>> Begin

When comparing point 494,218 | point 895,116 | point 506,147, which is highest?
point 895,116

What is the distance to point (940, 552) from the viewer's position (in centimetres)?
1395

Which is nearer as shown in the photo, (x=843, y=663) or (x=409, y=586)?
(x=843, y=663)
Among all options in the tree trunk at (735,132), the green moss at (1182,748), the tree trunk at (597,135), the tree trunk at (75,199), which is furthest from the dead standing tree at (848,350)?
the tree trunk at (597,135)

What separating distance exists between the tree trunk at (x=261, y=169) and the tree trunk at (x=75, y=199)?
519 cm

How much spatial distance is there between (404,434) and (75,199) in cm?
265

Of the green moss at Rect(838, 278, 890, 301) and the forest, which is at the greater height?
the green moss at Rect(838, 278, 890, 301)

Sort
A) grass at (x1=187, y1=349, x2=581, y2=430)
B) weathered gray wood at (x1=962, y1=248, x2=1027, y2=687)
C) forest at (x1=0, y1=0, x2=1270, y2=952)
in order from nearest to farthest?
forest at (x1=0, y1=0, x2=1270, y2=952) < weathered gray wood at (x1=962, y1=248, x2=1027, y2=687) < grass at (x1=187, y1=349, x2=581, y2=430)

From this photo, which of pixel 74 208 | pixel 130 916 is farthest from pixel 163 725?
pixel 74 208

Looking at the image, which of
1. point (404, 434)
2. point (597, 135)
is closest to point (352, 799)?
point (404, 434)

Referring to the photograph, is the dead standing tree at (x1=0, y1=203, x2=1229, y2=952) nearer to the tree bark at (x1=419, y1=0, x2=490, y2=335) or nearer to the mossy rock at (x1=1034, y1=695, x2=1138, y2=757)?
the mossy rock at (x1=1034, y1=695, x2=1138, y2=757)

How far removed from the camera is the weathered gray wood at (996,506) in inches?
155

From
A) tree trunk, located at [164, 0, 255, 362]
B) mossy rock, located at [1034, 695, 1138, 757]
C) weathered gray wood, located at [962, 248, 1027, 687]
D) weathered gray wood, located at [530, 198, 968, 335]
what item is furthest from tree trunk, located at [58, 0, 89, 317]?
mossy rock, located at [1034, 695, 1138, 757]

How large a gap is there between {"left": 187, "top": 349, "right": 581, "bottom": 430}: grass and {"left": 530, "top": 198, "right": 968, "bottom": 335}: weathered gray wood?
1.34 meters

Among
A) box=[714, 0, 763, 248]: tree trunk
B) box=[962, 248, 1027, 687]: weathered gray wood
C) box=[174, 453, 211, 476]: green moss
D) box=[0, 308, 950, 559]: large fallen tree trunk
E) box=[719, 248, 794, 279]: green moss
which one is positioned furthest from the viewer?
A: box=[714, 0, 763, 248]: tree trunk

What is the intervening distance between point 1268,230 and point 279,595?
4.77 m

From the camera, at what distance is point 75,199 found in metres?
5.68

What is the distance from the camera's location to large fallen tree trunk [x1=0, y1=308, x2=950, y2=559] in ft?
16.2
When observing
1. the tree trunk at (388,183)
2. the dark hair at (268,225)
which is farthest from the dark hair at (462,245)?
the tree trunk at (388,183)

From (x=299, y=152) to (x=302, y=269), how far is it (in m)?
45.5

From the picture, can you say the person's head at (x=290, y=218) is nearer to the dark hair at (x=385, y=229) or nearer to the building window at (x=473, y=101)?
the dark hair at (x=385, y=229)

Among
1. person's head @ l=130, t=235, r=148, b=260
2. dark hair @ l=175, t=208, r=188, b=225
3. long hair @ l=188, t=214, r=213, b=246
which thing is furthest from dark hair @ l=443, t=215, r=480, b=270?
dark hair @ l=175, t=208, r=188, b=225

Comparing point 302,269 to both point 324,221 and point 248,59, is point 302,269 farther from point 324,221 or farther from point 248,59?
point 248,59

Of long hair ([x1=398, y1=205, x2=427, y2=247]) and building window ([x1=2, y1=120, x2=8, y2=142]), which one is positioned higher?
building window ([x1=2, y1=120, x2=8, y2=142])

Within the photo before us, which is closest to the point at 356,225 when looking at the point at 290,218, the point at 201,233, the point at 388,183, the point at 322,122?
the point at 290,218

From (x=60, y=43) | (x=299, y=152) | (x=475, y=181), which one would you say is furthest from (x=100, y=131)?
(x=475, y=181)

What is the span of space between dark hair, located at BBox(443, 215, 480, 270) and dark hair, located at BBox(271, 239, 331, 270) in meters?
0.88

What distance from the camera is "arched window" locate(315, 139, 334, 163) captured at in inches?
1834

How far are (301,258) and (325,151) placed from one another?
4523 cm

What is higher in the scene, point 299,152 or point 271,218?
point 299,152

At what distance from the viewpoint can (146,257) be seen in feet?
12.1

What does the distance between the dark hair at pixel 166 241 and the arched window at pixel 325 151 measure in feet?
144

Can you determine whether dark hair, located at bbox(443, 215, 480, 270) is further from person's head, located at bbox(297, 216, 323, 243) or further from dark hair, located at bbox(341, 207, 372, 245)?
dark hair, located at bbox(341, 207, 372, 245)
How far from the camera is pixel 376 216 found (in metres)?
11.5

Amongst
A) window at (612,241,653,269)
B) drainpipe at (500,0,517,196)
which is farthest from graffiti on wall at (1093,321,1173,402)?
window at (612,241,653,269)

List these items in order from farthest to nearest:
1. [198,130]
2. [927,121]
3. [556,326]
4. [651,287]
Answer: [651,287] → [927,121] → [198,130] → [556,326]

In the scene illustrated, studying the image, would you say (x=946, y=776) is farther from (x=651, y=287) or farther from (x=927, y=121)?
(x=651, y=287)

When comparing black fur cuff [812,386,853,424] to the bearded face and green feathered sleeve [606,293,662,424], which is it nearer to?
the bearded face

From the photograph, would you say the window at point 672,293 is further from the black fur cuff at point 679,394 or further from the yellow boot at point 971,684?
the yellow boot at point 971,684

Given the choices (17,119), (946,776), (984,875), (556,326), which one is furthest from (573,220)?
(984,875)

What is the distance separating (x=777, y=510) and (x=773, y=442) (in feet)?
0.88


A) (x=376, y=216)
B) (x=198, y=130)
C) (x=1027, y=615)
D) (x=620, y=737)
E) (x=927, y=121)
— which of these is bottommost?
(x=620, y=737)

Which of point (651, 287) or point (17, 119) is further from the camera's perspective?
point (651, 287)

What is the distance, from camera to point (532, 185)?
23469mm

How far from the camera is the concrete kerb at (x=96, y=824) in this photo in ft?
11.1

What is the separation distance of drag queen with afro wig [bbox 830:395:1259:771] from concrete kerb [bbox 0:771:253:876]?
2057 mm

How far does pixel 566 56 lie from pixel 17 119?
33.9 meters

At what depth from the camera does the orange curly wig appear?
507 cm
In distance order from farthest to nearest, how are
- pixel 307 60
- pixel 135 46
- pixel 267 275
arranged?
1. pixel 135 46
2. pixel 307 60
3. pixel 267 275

>> End

[Task] Locate "When comparing black" in the data above. Then repeat, exactly, its line and each line after it through the last, adding nothing.

[Correct response]
When comparing black fur cuff [812,386,853,424] to the bearded face and green feathered sleeve [606,293,662,424], which is it nearer to?
the bearded face

From the photograph, would you say the window at point 672,293 is further from the black fur cuff at point 679,394 or further from the yellow boot at point 971,684?
the yellow boot at point 971,684

Given the choices (17,119), (946,776), (984,875), (556,326), which one is furthest from (573,220)?
(984,875)

What is the distance separating (x=777, y=510) and (x=773, y=442) (in feet)?
0.88


A) (x=376, y=216)
B) (x=198, y=130)
C) (x=1027, y=615)
D) (x=620, y=737)
E) (x=927, y=121)
— which of these is bottommost?
(x=620, y=737)

Which of point (651, 287) or point (17, 119) is further from the camera's perspective?
point (651, 287)

What is the distance, from camera to point (532, 185)?
23469mm

How far from the camera is the concrete kerb at (x=96, y=824) in this photo in ft?
11.1

What is the separation distance of drag queen with afro wig [bbox 830:395:1259:771] from concrete kerb [bbox 0:771:253:876]?
2057 mm

How far does pixel 566 56 lie from pixel 17 119?
33.9 meters

At what depth from the camera does the orange curly wig appear?
507 cm
In distance order from farthest to nearest, how are
- pixel 307 60
- pixel 135 46
- pixel 267 275
arranged?
1. pixel 135 46
2. pixel 307 60
3. pixel 267 275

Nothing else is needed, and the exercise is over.